[Saved data entries]

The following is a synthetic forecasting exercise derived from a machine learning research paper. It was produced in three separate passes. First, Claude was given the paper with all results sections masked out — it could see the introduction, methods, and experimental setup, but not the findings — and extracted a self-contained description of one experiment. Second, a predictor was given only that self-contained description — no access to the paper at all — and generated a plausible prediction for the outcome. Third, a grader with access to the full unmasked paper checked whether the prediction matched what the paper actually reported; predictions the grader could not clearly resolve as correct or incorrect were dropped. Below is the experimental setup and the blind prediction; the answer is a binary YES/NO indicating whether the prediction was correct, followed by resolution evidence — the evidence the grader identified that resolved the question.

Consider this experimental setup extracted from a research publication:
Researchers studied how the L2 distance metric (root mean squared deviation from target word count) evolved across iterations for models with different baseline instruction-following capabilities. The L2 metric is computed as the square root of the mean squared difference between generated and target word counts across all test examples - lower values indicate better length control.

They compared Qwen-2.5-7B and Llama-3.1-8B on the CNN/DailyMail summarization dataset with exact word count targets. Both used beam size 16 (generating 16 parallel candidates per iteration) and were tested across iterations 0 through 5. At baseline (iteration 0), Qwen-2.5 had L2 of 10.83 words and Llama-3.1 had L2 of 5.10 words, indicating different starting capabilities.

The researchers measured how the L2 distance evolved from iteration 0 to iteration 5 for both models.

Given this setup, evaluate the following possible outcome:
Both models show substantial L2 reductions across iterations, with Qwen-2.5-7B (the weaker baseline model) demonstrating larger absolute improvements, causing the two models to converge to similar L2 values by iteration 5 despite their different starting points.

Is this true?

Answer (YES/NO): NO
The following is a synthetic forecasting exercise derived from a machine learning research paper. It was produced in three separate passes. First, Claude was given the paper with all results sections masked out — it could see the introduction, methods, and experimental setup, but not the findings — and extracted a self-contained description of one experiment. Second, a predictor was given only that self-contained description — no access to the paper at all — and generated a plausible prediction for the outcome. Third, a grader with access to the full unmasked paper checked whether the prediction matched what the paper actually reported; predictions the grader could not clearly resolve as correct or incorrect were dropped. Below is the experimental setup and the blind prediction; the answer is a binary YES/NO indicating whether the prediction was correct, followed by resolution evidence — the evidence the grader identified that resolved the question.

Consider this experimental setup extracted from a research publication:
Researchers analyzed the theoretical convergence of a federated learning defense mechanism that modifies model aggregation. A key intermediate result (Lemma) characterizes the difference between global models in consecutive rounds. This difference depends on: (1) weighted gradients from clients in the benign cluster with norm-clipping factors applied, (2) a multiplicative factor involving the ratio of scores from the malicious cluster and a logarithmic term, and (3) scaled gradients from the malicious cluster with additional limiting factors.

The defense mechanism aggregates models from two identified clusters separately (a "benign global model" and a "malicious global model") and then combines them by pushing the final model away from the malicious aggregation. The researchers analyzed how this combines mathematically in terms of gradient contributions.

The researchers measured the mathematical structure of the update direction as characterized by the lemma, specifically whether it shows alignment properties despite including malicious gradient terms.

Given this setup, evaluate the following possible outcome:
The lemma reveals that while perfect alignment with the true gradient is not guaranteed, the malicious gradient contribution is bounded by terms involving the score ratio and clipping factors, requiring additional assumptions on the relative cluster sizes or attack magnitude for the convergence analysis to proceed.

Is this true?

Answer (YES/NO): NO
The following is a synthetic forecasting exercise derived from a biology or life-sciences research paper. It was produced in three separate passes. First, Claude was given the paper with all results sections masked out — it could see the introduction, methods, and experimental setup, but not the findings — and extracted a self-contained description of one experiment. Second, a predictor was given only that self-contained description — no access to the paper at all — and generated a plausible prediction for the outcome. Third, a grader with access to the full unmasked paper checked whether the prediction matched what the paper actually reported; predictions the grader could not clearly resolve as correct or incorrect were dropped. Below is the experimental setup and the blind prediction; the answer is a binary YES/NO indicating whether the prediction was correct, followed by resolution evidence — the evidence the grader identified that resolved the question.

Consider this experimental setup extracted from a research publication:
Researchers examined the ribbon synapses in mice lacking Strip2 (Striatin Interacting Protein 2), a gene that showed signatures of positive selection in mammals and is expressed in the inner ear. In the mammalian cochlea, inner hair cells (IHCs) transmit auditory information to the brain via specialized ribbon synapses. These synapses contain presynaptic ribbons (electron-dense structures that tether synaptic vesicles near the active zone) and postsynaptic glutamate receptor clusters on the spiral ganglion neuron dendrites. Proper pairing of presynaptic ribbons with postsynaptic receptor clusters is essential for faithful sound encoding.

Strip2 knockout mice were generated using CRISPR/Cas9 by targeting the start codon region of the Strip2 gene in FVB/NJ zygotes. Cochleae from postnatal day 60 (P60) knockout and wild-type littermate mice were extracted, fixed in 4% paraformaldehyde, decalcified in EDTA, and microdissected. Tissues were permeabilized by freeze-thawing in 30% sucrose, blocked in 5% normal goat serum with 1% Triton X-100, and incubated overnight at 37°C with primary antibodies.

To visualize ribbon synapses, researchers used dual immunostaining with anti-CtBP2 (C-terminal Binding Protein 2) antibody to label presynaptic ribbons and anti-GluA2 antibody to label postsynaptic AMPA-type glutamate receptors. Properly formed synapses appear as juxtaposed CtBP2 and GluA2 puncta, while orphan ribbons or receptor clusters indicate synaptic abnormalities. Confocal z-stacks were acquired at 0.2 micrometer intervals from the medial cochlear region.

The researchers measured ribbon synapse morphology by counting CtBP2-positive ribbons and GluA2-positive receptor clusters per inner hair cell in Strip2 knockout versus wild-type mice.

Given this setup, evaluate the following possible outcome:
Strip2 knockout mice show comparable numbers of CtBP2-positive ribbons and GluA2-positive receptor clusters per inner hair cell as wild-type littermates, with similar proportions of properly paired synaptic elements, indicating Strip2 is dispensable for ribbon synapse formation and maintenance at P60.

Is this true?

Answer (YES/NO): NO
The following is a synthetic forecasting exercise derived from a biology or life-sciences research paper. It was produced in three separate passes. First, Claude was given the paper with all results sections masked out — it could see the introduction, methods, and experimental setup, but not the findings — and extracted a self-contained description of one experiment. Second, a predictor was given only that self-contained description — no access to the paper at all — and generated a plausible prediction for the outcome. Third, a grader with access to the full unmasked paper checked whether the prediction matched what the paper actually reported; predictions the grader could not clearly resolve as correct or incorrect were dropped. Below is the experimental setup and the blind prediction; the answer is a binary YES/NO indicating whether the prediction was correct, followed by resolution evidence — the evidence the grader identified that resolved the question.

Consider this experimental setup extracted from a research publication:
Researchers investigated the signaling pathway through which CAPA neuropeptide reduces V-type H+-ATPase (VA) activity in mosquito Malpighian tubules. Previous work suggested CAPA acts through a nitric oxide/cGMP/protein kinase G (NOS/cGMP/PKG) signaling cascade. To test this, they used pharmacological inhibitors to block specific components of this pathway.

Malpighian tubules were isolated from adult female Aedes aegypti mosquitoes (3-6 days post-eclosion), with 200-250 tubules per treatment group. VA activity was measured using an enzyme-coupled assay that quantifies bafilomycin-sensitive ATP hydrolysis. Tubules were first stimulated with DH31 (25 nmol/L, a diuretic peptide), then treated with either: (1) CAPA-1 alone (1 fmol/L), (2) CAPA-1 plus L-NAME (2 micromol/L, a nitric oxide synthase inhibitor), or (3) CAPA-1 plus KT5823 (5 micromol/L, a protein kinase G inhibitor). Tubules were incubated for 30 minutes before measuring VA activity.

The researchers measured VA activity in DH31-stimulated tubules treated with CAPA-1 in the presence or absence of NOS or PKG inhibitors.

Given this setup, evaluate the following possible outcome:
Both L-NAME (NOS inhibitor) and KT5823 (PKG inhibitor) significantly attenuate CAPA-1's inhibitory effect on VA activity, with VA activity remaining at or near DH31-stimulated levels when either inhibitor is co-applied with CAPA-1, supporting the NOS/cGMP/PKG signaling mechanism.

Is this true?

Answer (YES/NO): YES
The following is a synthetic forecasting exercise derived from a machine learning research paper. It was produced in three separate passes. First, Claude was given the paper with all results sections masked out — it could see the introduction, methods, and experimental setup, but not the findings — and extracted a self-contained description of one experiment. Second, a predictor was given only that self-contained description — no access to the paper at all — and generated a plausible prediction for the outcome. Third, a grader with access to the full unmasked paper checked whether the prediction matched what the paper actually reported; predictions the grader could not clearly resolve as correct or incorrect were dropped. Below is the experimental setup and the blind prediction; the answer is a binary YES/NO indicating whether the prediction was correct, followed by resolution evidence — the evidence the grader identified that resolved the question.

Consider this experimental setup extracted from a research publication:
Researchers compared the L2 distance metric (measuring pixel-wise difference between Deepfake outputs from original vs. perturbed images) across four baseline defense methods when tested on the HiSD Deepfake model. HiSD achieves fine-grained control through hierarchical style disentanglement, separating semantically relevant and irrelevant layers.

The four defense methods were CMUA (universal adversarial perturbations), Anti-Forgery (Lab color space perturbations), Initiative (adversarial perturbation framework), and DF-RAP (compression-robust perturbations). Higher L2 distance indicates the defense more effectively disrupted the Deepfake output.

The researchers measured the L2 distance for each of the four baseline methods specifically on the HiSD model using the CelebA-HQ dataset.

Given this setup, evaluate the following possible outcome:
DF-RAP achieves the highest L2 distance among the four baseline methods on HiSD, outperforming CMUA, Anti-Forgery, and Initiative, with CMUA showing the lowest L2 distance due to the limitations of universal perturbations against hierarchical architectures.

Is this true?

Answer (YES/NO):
* * *
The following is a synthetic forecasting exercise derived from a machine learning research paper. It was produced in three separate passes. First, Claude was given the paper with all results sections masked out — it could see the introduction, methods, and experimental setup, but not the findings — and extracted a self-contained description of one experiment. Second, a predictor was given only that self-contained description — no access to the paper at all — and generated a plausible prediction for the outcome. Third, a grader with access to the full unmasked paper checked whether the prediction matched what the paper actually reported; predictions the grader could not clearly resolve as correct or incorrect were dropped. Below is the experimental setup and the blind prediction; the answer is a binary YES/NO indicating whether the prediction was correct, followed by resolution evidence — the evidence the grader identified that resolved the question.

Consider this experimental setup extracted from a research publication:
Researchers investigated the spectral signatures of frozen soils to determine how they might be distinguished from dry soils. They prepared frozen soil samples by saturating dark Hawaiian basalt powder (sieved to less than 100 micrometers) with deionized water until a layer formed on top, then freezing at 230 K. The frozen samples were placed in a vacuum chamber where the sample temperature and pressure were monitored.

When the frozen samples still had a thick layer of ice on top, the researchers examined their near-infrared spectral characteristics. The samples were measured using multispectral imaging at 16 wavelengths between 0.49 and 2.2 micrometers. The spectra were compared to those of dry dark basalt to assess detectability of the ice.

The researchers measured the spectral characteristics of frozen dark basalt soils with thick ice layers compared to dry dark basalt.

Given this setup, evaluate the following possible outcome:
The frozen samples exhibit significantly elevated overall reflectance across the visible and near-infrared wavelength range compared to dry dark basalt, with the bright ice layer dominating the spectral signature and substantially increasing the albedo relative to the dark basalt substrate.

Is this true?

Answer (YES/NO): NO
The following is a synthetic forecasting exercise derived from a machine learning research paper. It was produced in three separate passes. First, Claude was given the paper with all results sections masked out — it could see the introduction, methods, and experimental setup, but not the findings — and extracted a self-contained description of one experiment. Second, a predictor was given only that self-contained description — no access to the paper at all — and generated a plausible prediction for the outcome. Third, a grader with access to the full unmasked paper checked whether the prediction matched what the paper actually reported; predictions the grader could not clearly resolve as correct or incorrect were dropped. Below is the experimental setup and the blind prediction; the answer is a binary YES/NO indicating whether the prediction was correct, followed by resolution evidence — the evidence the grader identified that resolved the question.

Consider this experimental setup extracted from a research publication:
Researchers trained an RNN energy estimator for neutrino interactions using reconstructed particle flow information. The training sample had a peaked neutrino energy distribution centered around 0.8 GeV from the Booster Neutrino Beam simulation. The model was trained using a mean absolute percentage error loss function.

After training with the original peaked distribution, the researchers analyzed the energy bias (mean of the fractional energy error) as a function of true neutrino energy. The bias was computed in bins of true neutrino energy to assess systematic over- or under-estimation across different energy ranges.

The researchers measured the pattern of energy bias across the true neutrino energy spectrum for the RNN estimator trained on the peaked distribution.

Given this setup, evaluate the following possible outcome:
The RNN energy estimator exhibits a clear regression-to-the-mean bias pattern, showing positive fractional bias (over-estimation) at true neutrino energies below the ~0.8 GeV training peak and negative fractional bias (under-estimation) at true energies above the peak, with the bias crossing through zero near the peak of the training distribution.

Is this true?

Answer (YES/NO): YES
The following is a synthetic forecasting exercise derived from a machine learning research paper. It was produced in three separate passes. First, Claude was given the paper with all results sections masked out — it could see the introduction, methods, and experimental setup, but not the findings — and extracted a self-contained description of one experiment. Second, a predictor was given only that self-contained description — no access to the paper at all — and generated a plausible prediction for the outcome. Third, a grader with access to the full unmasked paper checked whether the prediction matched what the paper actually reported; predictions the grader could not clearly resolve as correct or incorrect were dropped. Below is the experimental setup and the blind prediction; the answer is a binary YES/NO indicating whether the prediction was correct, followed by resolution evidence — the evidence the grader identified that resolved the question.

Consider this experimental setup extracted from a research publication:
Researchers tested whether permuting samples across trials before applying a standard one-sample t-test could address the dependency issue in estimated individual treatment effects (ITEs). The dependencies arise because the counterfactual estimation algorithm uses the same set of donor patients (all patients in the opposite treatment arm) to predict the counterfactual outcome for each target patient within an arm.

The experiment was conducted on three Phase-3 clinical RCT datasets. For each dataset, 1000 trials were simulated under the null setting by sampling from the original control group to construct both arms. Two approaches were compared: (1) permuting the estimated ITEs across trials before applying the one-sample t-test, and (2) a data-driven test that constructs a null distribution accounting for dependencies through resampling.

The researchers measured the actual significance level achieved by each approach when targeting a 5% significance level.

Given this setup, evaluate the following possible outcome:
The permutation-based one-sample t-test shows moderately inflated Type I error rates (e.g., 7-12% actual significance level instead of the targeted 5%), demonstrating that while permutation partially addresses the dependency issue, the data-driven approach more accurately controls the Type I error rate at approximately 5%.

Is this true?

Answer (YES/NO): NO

> **Work request**
Could you copy every line in the records that holds "metric"?

> **Written answer**
Researchers studied how the L2 distance metric (root mean squared deviation from target word count) evolved across iterations for models with different baseline instruction-following capabilities. The L2 metric is computed as the square root of the mean squared difference between generated and target word counts across all test examples - lower values indicate better length control.
Researchers compared the L2 distance metric (measuring pixel-wise difference between Deepfake outputs from original vs. perturbed images) across four baseline defense methods when tested on the HiSD Deepfake model. HiSD achieves fine-grained control through hierarchical style disentanglement, separating semantically relevant and irrelevant layers.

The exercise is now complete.